Le BGV — année 2025
Éditorial du BGV n°244
Encore !
Dans la presse, on appelle ça un « marronnier », le sujet revient chaque année. Pour nous enseignants, enseignantes, c’est, à chaque rentrée, en conférence de presse, une annonce ministérielle d’une action qui va tout changer, un BO [1] surprise, un nouveau changement intervenu durant l’été ou juste au moment de découvrir nos emplois du temps provisoirement définitifs.
À l’école primaire jusqu’au cycle 3, des nouveaux programmes entrent en vigueur. Parce qu’ils sont organisés par année, avec des repères précis, ils « permettent d’assurer l’acquisition progressives des savoirs et des compétences, d’évaluer les acquis des élèves et de ne pas laisser les difficultés s’installer » [2]. Est-ce vraiment l’effet que l’on attend d’un programme, et encore davantage de celui-ci, mis en œuvre à tous les niveaux en même temps et très lourd ? Ne faut-il pas d’autres moyens, par exemple éviter les fermetures de classe pour alléger les effectifs et avoir du temps à consacrer à chaque élève ?
Au collège, il s’agit « de concevoir une stratégie de réussite en quatrième et troisième » qui s’appuiera sur des heures de soutien, « devoirs faits » et les stages de réussite. Avec quels moyens ? Dans de nombreux établissements, une heure de DHG [3] seulement a été affectée pour organiser du soutien en maths et français dans toutes les classes : est-ce sérieux ? Au moins pourrons-nous compter sur les formations à l’IA [4] pour savoir demander à un modèle de langage de rédiger ces projets creux. Et puis la surprise de la première semaine : les modifications des modalités d’évaluations du DNB [5]. L’articulation entre les deux contenus « automatismes » et « résolution de problèmes » séparés nous semble pertinente. Cela permet de réaffirmer l’importance de chacune de ces deux composantes de l’activité mathématique et de travailler "sans", puis "avec", la calculatrice. Cependant, le flou, concernant les automatismes au programme et la forme que prendra cette partie à l’examen, ne permet pas de préparer les élèves sereinement.

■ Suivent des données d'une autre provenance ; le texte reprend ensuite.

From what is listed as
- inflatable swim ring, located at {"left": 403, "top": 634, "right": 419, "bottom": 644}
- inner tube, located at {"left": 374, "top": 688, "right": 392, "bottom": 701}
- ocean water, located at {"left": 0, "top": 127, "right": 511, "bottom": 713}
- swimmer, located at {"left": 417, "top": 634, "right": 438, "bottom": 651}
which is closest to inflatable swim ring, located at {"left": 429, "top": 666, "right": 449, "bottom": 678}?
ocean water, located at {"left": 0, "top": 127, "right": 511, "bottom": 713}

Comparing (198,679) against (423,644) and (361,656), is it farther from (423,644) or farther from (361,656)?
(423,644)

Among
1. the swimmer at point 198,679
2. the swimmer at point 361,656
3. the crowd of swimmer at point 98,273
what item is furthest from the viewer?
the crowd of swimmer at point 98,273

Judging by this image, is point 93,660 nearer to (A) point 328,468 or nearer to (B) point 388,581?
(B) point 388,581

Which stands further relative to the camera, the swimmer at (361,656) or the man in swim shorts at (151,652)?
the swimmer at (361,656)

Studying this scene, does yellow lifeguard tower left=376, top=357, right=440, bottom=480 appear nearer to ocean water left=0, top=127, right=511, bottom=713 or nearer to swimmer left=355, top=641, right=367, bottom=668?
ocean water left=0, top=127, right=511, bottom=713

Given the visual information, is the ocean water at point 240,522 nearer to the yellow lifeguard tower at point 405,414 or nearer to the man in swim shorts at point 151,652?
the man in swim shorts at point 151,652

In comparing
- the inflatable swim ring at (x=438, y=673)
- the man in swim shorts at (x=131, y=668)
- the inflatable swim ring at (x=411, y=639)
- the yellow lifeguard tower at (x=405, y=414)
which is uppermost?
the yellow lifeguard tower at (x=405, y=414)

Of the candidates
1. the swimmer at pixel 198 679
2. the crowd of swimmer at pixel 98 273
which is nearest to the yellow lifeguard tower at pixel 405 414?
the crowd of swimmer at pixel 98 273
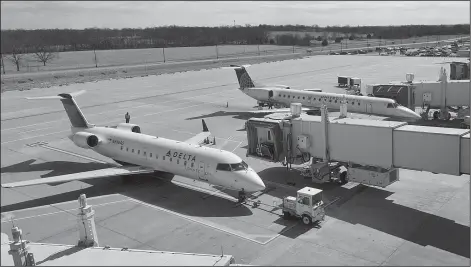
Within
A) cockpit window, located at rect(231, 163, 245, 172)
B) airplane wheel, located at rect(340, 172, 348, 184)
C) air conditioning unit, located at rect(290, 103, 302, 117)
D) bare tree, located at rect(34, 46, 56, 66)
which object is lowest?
airplane wheel, located at rect(340, 172, 348, 184)

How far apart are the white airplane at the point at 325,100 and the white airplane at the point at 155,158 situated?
17306mm

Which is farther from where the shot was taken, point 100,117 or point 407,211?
point 100,117

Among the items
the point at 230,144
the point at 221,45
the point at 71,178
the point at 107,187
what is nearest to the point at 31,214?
the point at 71,178

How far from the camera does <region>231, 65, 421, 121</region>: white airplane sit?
4197 cm

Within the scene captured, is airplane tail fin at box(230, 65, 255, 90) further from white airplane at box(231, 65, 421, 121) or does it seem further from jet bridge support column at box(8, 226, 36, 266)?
jet bridge support column at box(8, 226, 36, 266)

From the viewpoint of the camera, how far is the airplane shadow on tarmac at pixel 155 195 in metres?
24.4

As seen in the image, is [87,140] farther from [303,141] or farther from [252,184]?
[303,141]

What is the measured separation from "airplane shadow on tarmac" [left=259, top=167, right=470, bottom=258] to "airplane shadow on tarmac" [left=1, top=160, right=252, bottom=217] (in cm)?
375

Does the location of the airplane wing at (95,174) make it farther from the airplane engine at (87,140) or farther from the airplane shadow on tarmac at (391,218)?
the airplane shadow on tarmac at (391,218)

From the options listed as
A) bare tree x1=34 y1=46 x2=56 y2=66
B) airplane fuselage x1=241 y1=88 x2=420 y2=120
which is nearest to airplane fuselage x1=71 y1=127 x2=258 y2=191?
bare tree x1=34 y1=46 x2=56 y2=66

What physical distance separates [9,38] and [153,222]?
13.0 metres

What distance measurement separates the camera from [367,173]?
2536 centimetres

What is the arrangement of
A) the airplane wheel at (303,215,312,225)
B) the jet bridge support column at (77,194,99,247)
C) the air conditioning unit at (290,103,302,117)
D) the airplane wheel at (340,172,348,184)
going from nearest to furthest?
1. the jet bridge support column at (77,194,99,247)
2. the airplane wheel at (303,215,312,225)
3. the airplane wheel at (340,172,348,184)
4. the air conditioning unit at (290,103,302,117)

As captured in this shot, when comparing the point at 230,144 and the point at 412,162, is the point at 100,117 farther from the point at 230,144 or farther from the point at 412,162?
the point at 412,162
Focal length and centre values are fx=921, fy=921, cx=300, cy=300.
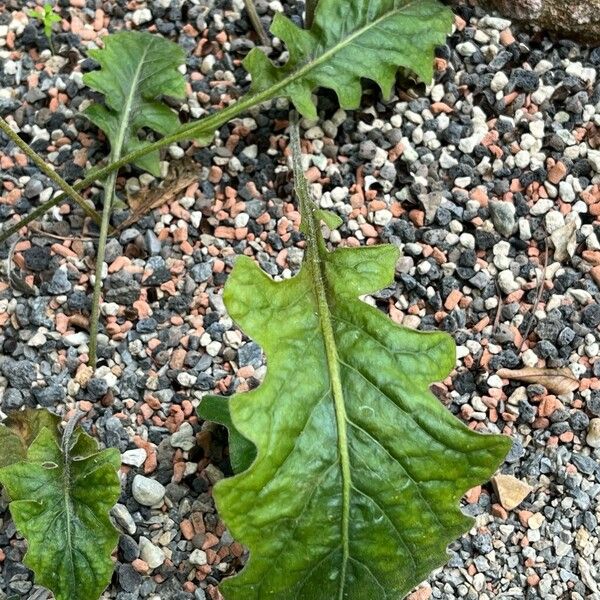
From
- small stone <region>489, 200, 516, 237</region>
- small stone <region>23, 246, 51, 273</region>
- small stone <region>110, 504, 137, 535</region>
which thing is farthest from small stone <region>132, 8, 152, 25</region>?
small stone <region>110, 504, 137, 535</region>

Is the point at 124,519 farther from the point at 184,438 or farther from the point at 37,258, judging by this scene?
the point at 37,258

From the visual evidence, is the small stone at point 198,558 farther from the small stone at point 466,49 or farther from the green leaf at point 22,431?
the small stone at point 466,49

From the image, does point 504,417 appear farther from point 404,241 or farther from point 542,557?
point 404,241

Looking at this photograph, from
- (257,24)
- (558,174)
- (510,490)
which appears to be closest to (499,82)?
(558,174)

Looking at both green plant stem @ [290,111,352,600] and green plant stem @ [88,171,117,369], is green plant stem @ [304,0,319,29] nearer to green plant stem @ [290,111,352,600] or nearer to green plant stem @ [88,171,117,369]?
green plant stem @ [290,111,352,600]

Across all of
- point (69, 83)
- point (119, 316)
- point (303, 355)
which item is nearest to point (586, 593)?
point (303, 355)

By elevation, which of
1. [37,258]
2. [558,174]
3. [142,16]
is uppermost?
[142,16]

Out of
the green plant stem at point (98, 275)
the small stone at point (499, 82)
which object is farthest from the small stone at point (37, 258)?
the small stone at point (499, 82)
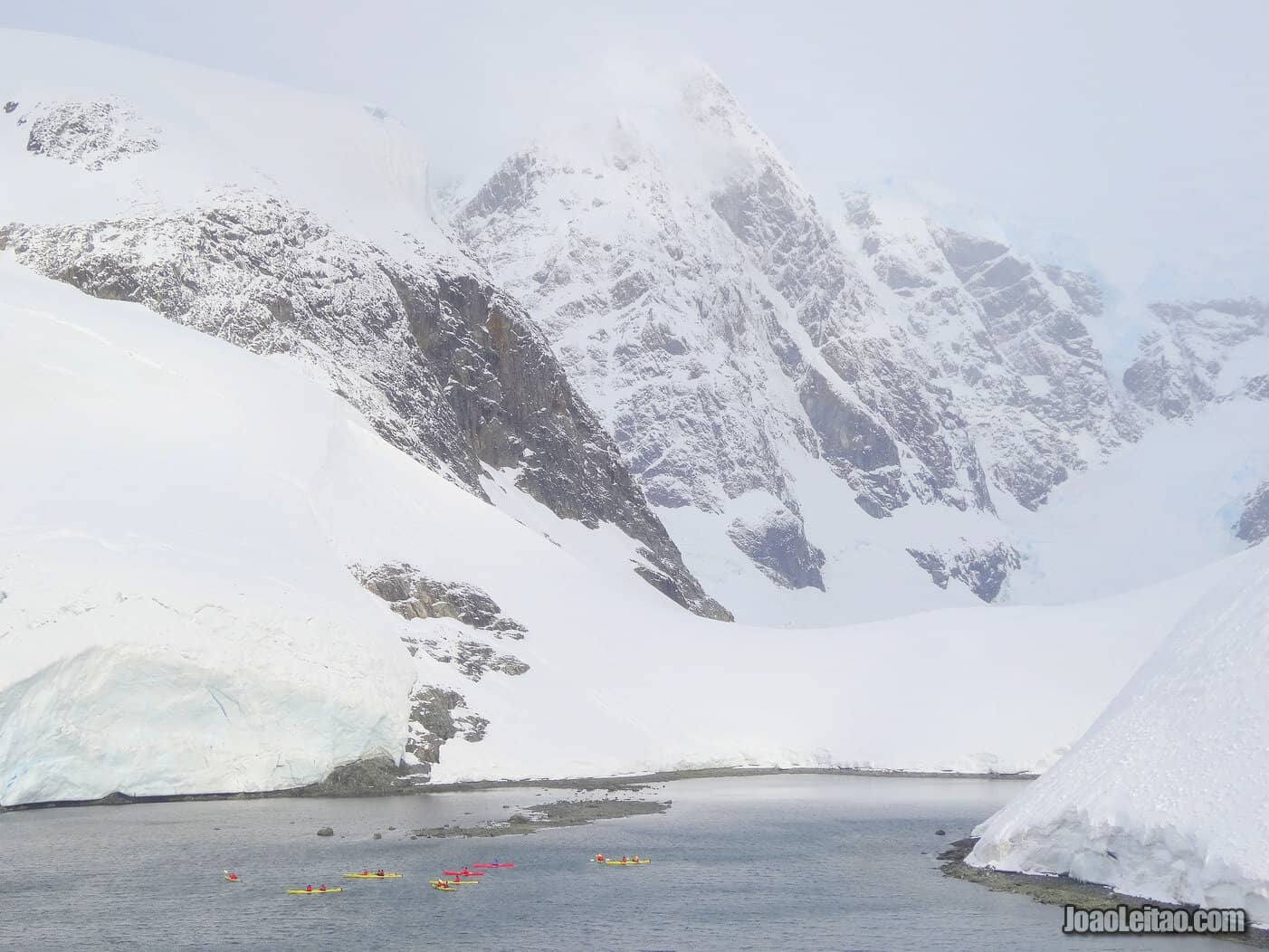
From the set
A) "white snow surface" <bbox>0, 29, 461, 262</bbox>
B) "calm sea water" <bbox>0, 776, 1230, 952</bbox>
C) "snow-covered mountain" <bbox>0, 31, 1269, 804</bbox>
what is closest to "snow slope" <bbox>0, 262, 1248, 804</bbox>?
"snow-covered mountain" <bbox>0, 31, 1269, 804</bbox>

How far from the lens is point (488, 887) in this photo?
60.8 meters

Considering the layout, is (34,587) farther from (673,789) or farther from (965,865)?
(965,865)

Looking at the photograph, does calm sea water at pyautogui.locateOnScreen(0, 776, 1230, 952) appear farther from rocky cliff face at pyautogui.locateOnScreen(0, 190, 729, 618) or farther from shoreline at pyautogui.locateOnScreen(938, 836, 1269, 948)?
rocky cliff face at pyautogui.locateOnScreen(0, 190, 729, 618)

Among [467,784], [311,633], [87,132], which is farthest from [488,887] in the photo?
[87,132]

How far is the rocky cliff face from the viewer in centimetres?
13550

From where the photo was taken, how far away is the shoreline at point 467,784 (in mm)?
82250

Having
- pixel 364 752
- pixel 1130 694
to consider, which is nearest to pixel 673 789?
pixel 364 752

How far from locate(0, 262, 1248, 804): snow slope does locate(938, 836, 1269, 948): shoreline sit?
41.2 m

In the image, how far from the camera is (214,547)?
91188mm

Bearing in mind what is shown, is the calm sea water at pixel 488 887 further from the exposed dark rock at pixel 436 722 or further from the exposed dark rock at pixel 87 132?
the exposed dark rock at pixel 87 132

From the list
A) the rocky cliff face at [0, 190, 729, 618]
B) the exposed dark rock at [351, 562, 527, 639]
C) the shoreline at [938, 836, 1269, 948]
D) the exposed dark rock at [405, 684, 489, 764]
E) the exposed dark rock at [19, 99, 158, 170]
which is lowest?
the shoreline at [938, 836, 1269, 948]

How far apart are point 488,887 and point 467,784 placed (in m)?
39.0

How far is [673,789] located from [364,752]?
24.2 metres

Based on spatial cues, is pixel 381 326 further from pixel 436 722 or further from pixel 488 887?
pixel 488 887
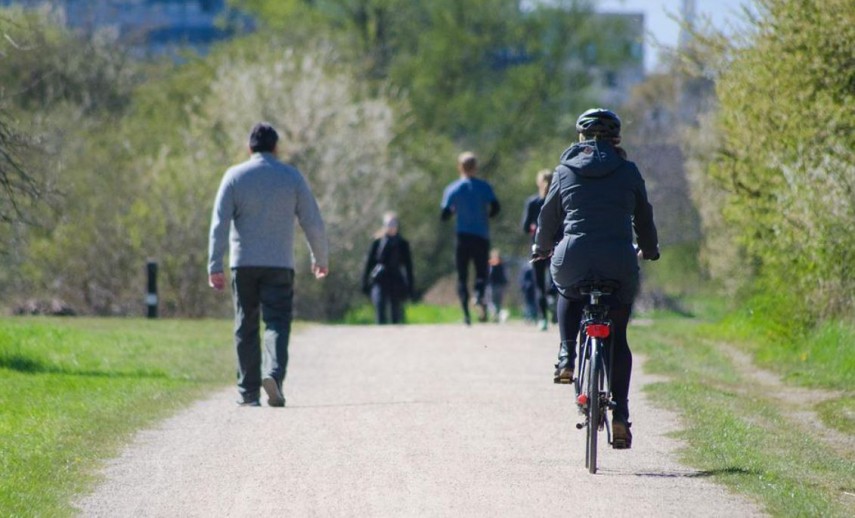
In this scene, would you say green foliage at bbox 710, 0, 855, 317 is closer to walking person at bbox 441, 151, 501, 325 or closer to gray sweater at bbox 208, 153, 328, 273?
Result: walking person at bbox 441, 151, 501, 325

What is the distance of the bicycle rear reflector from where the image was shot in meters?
8.73

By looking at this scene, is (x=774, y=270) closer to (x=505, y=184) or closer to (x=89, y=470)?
(x=89, y=470)

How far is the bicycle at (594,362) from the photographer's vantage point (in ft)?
28.4

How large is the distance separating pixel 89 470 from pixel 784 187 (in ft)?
31.1

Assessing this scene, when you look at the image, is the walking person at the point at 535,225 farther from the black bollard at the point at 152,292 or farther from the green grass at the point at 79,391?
the black bollard at the point at 152,292

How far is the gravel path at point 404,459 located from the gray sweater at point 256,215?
1.09 m

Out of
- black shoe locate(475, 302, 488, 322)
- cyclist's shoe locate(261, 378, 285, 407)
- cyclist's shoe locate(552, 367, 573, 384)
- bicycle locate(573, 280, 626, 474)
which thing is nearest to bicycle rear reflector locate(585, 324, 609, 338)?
bicycle locate(573, 280, 626, 474)

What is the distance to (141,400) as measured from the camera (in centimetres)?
1220

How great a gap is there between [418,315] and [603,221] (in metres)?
33.7

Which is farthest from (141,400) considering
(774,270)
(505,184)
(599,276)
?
(505,184)

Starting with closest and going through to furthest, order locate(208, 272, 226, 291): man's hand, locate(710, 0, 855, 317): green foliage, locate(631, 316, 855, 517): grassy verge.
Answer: locate(631, 316, 855, 517): grassy verge, locate(208, 272, 226, 291): man's hand, locate(710, 0, 855, 317): green foliage

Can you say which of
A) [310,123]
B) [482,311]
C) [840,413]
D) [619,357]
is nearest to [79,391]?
[619,357]

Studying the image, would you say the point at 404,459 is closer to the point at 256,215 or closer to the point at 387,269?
the point at 256,215

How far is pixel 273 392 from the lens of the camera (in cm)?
1201
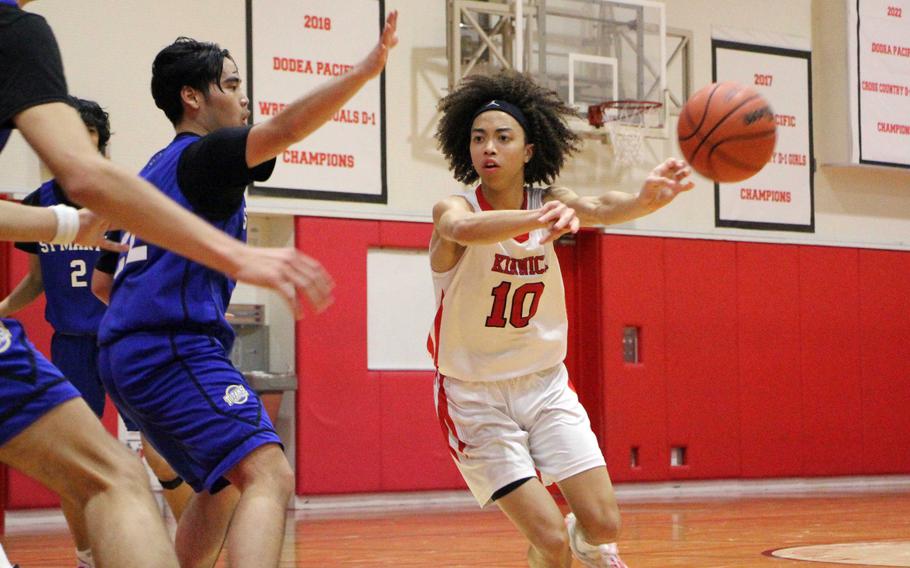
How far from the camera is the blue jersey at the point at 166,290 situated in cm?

Il en est de même au lycée où les projets de programme pour la première n’ont pas donné lieu à une parution officielle. Les collègues sont donc inquiets : doivent-ils préparer leurs élèves à l’intégralité du programme spécifique de tronc commun pour l’épreuve anticipée de première ? Et comment faire dans ce temps contraint et insuffisant ? Les annonces, sur les plans locaux d’évaluation pour le contrôle continu, ont semblé curieuses aussi car ces plans existent depuis longtemps et que si des évaluations formatives sont pertinentes, là encore le temps manque pour articuler ces différents types d’évaluation.
Au milieu de ces directives, souvent sans réel lien avec le terrain ou sans moyen permettant d’aller au-delà de l’annonce, le plaisir de retrouver nos élèves, nos collègues. Celui de voir que nos préparations de l’été fonctionnent. L’envie toujours de poursuivre la réflexion avec nos pairs, en écoutant nos élèves. Le bonheur de cette première réunion de bureau de l’année à échanger autour de ces sujets. Et une petite lumière qui s’allume quand nos députés font une lecture critique des dernières réformes concernant l’enseignement professionnel et arrivent aux mêmes constats que nous. Reconnaissant ainsi en creux notre expertise en éducation.